In HLHS, the right ventricle (RV) is the only cardiac pump and the geometric shape of the right ventricle is vastly different from that of the left. This difference makes consistent and accurate functional assessment of the RV and its ejection fraction in HLHS patients is a challenge. Our objective is to identify either a new way to calculate ejection fraction in HLHS or to define an alternative measurement that doctors can substitute for an RV ejection fraction.
People affected with HLHS, who participate in our research programs, are helping Dr. Patrick O’Leary, a pediatric cardiologist and principle investigator of the clinical and imaging component of the Todd and Karen Wanek Family Program for Hypoplastic Left Heart Syndrome, and his colleagues to tackle this challenge.
“Currently, most doctors still use a subjective assessment of RV wall motion to estimate the ejection fraction in HLHS. As a result, there can be a wide variation in the value assigned to the right ventricle by different doctors," says Dr. O'Leary. "We are investigating several secondary measures to assess right ventricular function as substitutes for ejection fraction. These include not only equations describing the change in RV dimension during contraction, but also the motion of the tricuspid valve during the heartbeat, and even microscopic changes in the deformation of a single heart muscle segment. We expect that at least one of these new methods or possibly new 3-dimensional echo techniques will eliminate the variability in echocardiographic evaluation of RV function and improve our ability to predict the long term health of the RV in HLHS."

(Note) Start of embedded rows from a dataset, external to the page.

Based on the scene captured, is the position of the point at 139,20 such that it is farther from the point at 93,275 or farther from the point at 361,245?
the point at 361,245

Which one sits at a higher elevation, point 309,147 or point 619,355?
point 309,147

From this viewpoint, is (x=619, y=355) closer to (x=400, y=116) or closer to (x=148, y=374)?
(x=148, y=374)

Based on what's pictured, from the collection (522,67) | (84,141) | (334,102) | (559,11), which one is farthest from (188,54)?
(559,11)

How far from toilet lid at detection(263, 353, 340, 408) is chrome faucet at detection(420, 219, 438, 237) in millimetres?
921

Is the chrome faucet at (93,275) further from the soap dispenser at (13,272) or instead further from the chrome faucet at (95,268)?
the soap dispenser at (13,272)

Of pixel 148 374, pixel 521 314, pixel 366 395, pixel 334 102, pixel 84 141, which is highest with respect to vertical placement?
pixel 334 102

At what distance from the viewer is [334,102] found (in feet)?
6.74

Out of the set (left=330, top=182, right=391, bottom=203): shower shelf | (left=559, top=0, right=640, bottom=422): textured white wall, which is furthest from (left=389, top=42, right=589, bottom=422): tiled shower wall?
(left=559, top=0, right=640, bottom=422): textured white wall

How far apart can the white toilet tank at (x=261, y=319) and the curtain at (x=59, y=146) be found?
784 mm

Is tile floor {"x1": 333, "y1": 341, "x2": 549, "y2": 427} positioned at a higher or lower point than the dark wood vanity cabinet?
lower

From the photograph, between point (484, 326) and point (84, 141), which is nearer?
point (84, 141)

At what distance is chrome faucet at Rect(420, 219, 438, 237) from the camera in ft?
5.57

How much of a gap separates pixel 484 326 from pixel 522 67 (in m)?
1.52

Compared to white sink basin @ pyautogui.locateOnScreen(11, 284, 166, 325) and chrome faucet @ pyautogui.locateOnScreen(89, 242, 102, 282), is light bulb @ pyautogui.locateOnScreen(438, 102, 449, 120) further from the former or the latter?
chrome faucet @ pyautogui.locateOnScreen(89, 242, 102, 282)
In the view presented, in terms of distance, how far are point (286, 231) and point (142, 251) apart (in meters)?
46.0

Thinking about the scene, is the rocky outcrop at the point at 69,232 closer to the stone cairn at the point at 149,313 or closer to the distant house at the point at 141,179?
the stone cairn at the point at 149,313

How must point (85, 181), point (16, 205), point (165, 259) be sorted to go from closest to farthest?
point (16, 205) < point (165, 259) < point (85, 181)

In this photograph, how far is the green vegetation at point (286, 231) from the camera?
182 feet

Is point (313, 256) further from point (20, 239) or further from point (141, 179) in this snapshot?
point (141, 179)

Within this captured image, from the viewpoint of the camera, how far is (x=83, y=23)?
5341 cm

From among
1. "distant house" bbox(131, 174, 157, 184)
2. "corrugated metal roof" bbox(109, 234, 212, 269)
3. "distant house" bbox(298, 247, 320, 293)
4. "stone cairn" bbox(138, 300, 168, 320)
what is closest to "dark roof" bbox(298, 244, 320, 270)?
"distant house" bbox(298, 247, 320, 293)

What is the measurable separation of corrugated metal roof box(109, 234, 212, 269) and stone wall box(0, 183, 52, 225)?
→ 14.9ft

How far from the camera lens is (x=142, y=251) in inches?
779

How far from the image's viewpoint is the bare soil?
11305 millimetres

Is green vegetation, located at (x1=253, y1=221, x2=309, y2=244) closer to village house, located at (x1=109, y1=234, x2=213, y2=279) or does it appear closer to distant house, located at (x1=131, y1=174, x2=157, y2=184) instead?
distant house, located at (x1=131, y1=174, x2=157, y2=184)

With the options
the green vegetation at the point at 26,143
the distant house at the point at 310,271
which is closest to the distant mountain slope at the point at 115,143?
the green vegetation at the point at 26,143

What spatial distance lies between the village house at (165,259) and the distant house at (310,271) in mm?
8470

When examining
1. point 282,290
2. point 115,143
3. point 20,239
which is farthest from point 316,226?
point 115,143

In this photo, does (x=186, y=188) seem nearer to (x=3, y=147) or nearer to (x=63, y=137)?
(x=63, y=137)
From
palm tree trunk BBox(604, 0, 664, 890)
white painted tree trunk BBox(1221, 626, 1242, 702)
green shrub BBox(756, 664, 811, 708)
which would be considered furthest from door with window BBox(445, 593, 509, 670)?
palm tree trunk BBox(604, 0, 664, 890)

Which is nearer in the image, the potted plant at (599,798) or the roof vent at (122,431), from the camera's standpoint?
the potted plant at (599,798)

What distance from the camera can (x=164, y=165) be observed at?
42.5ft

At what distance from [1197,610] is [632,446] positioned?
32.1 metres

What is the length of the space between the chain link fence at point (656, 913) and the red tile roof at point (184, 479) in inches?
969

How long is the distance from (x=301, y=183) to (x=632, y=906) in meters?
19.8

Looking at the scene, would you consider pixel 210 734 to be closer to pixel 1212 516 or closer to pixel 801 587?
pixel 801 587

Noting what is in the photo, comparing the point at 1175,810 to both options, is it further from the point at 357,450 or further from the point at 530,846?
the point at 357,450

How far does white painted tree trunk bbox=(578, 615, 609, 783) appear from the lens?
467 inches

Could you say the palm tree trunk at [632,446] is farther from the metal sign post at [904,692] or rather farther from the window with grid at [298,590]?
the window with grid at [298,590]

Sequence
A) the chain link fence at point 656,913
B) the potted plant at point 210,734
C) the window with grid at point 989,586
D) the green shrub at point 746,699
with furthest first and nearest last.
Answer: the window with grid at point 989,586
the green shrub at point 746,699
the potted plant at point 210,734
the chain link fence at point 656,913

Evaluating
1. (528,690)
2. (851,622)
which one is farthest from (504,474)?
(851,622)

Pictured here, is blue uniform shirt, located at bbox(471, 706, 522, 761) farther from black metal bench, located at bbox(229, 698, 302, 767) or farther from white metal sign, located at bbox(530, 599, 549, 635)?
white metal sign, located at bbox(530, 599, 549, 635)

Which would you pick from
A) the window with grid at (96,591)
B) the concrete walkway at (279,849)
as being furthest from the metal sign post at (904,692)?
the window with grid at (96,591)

How is ejection fraction calculated during an echocardiogram?
Assessment of ventricular function and calculation of ejection fraction by echocardiography begins with a qualitative review of the patient’s ultrasound images. The reviewing physician evaluates how much the blood-filled cavity of the ventricle decreases in size during each heartbeat. Next, the physician compares this to the standard of what should be normal (based on past experience) and estimates the ejection fraction. When examining a left ventricle, several objective measurements and formulas can then be used to confirm the initial estimate. Unfortunately, there is no formula for objectively measuring right ventricular volume or ejection fraction using 2-dimensional echocardiography.
“Ejection Fraction is a simple concept,” says Dr. O'Leary. “You take the volume within a ventricle at the beginning of a heartbeat (when the ventricle is full) and subtract the volume that is left over when the heart has finished its contraction. The difference is called the stroke volume. Stroke volume is the amount of blood that is ejected from the heart as flow into the body during each heartbeat. The stroke volume is then divided by the beginning volume of the ventricle, and that result is multiplied by 100 to give the percentage. That percentage represents the fraction of blood the ventricle ejected into the artery during that heart beat.”
The problem with assigning a specific value to the ejection fraction of a right ventricle by echocardiography is that there is no simple way to measure the volume of the right ventricle. Therefore, doctors will often stop with the initial “estimate” ejection fraction. This subjective approach produces a wide range of values, even among experienced physicians.
Cardiac magnetic resonance imaging (cMR) can acquire an image of the entire ventricle, allowing a 3-dimensional reconstruction to be made. Right ventricular volume (both before and after contraction) can actually be measured using these reconstructions and then an ejection fraction is calculated. There is still some variation between examiners, but it is less than with an echocardiographic “estimate." This is why we are using cMR ejection fraction to validate the new echocardiographic measurements that we are evaluating in our research program.
What should my ejection fraction be?
A good ejection fraction for someone with Hypoplastic Left Heart Syndrome would be between 50 and 60 percent. Many individuals with HLHS have right ventricular ejection fractions that are somewhat less than this range but do not have any significant limitations. One of our goals is to better understand what is “good function” for the person with HLHS and how to best clinically describe it so that we can recognize worsening function, and treat it, hopefully at an earlier point than we do today.